▶ [Given instruction]: Return the lines of the data from the one containing "How widely are" through the end, reproduced word for word.

[Dataset excerpt]
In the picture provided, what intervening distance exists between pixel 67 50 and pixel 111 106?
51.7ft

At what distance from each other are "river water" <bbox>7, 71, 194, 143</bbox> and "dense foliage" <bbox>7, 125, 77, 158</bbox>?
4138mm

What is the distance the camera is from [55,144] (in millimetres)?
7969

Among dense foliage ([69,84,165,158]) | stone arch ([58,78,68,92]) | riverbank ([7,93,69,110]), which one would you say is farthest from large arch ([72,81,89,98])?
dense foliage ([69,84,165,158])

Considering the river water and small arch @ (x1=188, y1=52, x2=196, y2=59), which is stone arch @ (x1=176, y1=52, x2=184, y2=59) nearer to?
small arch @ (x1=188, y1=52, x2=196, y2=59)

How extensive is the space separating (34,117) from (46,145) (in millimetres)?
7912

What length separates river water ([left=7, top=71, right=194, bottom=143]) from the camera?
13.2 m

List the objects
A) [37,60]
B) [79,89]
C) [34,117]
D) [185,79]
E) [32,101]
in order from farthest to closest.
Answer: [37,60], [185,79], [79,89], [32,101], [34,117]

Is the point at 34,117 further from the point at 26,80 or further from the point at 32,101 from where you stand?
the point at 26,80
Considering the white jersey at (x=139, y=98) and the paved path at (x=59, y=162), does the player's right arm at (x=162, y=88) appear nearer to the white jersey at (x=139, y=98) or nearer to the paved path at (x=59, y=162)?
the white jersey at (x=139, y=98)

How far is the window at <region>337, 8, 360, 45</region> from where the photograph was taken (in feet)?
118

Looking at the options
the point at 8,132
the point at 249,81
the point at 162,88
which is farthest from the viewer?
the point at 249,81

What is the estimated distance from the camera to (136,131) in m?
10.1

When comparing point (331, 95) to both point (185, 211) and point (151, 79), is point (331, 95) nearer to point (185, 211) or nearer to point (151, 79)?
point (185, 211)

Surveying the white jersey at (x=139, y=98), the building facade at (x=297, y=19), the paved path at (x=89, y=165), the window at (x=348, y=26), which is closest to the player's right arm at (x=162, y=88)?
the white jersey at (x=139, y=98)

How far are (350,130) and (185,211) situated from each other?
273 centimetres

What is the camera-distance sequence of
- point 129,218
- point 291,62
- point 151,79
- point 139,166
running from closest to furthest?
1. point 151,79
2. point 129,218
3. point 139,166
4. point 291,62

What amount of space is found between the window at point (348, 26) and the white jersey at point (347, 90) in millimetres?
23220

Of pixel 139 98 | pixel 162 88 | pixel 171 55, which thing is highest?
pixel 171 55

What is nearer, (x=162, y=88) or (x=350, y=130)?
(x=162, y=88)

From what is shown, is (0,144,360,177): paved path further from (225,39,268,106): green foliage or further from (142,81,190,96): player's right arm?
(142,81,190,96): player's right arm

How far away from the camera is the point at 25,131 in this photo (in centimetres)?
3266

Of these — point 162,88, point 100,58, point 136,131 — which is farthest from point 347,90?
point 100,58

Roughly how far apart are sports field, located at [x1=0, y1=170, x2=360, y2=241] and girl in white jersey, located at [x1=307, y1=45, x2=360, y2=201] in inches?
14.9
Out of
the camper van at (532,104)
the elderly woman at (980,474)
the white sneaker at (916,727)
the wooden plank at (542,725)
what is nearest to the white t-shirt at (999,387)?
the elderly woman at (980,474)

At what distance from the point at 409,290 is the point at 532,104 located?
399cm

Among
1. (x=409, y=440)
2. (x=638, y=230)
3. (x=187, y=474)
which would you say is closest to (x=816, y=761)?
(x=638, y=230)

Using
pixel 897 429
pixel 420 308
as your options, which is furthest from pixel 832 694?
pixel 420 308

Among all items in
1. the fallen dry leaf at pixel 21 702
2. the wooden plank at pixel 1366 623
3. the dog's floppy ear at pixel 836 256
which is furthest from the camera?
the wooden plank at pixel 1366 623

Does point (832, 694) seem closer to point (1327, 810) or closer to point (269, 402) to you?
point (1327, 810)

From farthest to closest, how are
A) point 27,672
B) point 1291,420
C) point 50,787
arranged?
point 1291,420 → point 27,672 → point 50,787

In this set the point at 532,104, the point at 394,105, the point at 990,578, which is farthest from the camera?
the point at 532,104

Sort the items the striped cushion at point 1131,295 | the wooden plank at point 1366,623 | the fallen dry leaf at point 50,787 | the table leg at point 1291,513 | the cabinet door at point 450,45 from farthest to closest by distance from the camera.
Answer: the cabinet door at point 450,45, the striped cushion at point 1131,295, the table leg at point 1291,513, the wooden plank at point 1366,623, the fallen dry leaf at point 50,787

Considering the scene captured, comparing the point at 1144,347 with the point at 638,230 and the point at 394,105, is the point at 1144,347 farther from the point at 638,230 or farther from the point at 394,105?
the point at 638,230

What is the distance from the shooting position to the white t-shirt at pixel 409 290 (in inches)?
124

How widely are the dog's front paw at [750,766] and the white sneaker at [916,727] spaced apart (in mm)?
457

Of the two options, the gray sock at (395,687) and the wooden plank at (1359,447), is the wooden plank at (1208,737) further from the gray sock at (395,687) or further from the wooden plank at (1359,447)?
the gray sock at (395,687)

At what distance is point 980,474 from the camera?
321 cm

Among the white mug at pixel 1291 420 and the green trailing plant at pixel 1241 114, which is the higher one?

▶ [Task response]:
How widely are the dog's front paw at [750,766] and the white sneaker at [916,727] spaced apart (in mm)?
457

Of the two options, the gray sock at (395,687) and the wooden plank at (1359,447), is the wooden plank at (1208,737) further from the gray sock at (395,687) or further from the wooden plank at (1359,447)?
the gray sock at (395,687)

At what distance is point 980,474 from the camera?
321 cm

Among the white mug at pixel 1291 420 and the green trailing plant at pixel 1241 114, which is the higher one?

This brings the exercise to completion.